» **TO DO**
All of the data that follows is to be written out exactly, with images excluded.

▼

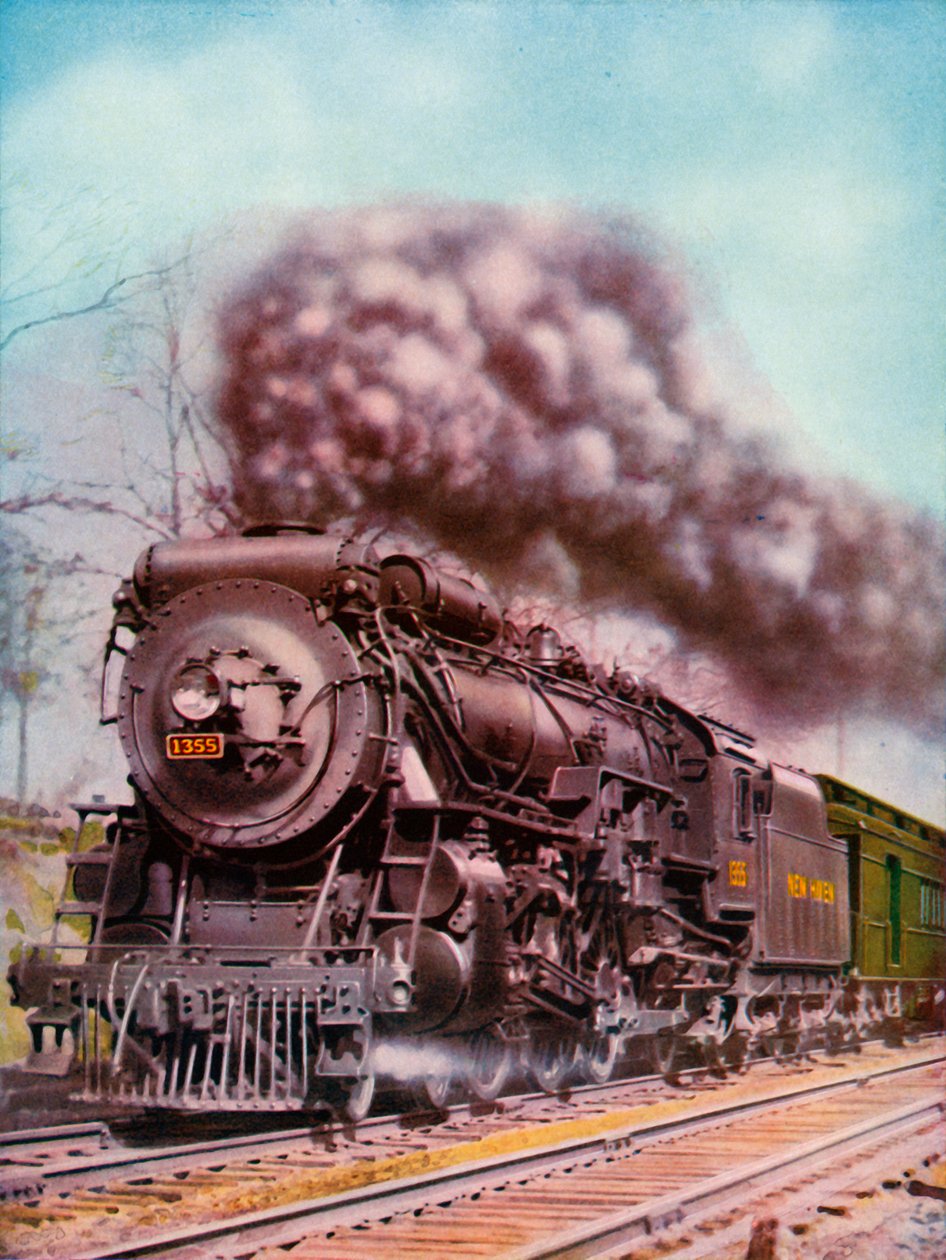 Na New York, New Haven i Hartford Railroad, 1935-36. autorstwa Unbekannt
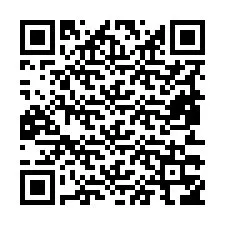 Código QR para número de teléfono +19853356207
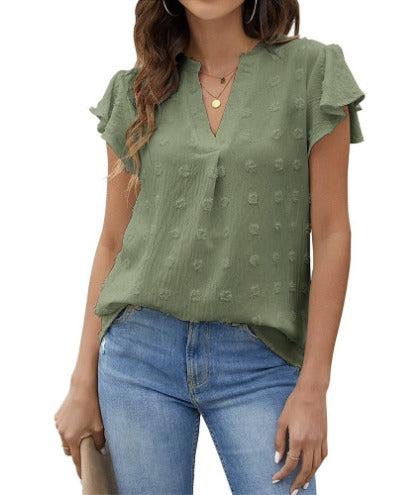Ivy - Timeless and Stylish Blouse with Patchwork and Ruffles for Women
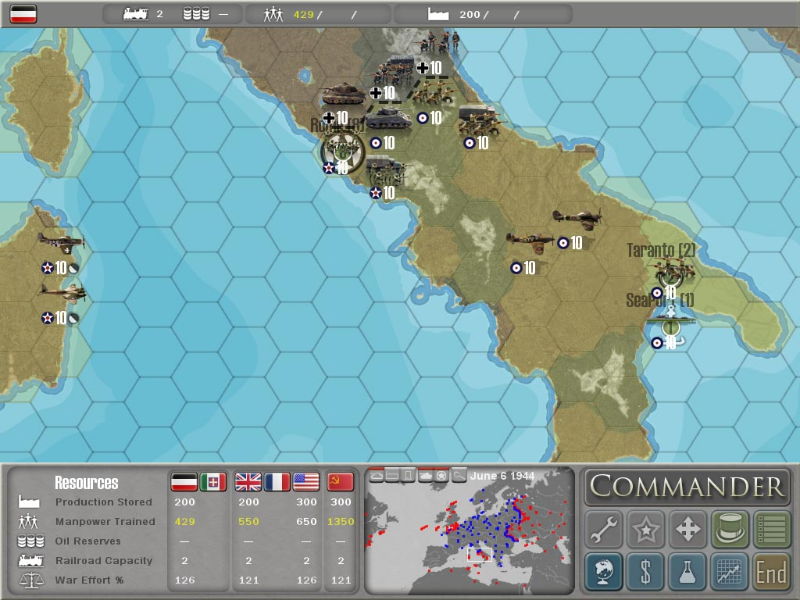 Commander: Europe at War - screenshot 8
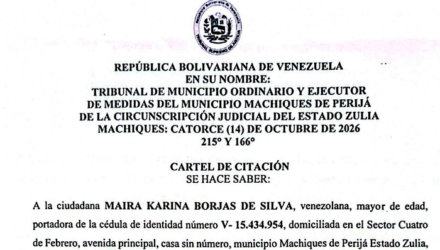 Cartel de Citación a Maira Karina Borjas de Silva para hacerse presente en el Juicio por Divorcio por Desafecto 2 Captura de pantalla 2026 10 24 a las 5.12.22 p. m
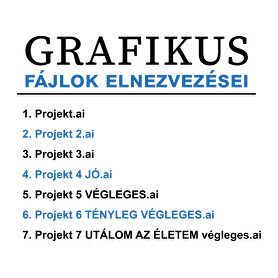 Grafikus fájlok elneveezései-Férfi póló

▲

» **OUTPUT BELOW**
 Na New York, New Haven i Hartford Railroad, 1935-36. autorstwa Unbekannt
 Código QR para número de teléfono +19853356207
Ivy - Timeless and Stylish Blouse with Patchwork and Ruffles for Women
 Commander: Europe at War - screenshot 8
 Cartel de Citación a Maira Karina Borjas de Silva para hacerse presente en el Juicio por Divorcio por Desafecto 2 Captura de pantalla 2026 10 24 a las 5.12.22 p. m
 Grafikus fájlok elneveezései-Férfi póló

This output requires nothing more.